##### STUDY TEXT #####

Are you wasting food?

By Glauce Fleury
Communications Intern at the David Suzuki foundation

It's 6:30 a.m. While the water is boiling, I put the tea bag in my cup and take the bread from the freezer. There are only four slices: two middles and both ends. I grab the middles and put the package back. At night I'm cooking dinner. I peel some carrots to remove the skin. In the end, there's not much left. I throw the broccoli stalks away, cook rice and chicken and eventually notice it's more than I can eat. On the next day I want something fresh. The leftovers aren't appealing. Garbage?

About 1.3 billion tonnes of food go to waste every year in the world. According to the United Nations Food and Agriculture Organization (FAO), this food could feed three times the hungry people on the planet. To cut food loss and waste, the UN Environmental Program (UNEP) launched the campaign Think.Eat.Save in support of the Save Food Initiative. Thinking that food waste is not a problem because it'll decompose in the landfill is a mistake. According to the UNEP, light and air are required to compost it properly. But most garbage is buried in a landfill, so that food ends up producing methane gas, one of the villains of global warming. The rise in average global temperature is more affected by food waste than by air traffic.

##### DATA SHOWN #####

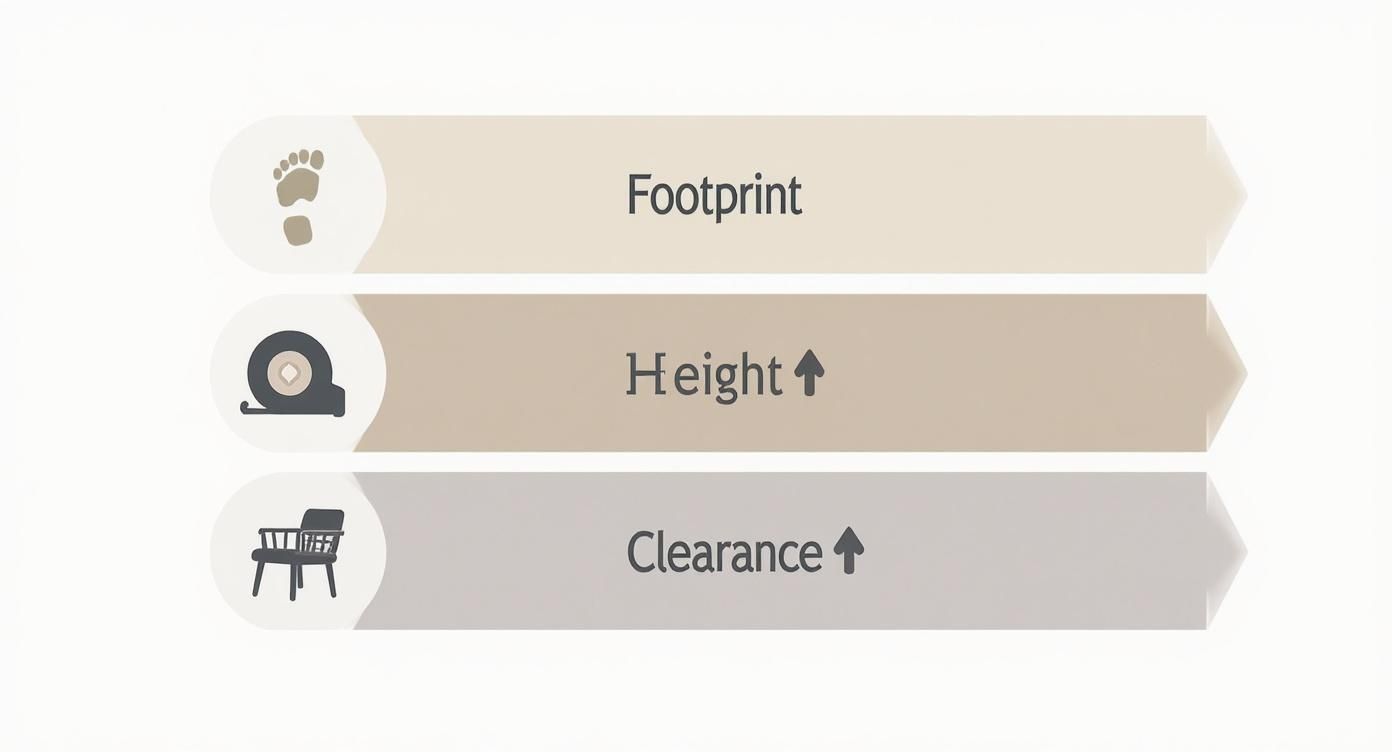 Footprint

Height ↑

Clearance ↑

#####

WHAT IS REQUIRED: Carry on the food-waste article from its last sentence. The material plays no part in what comes next.

YOUR RESPONSE:
The UN campaign insists on an important issue: food waste and loss affect everyone. In developing countries, more than 30 per cent of food spoils. The reasons are related to infrastructure: perishable food isn't always stored properly or transported quickly. In developed countries, the amount of waste is the same but reasons are different - food is wasted by individuals, suppliers and restaurants through poor planning, preparation and storage. That wasting food is often unintentional doesn't excuse it. As UNEP notes, we should keep in mind that when we waste food, we also waste the resources used to produce it - like water. Consider the effects of our actions: to produce one hamburger, we need up 2,400 litres of water. In other words, we could use this water to fill 16 bathtubs - this represents the amount we'd be throwing away if we let the hamburger go to waste.

If we learn to control the portions we buy or cook, store and freeze food properly, and avoid buying too much fresh food that spoils before eating, we'll be able to eat what's available in our fridge, avoiding waste and contributing to a sustainable future. If you end up with more than you need, pass it on, but don't discard it.

Ten tips to reduce your "foodprint" and food bill

  • Shop smart - plan your meals
  • Buy funny fruit - don't avoid fruit just because it doesn't look "perfect"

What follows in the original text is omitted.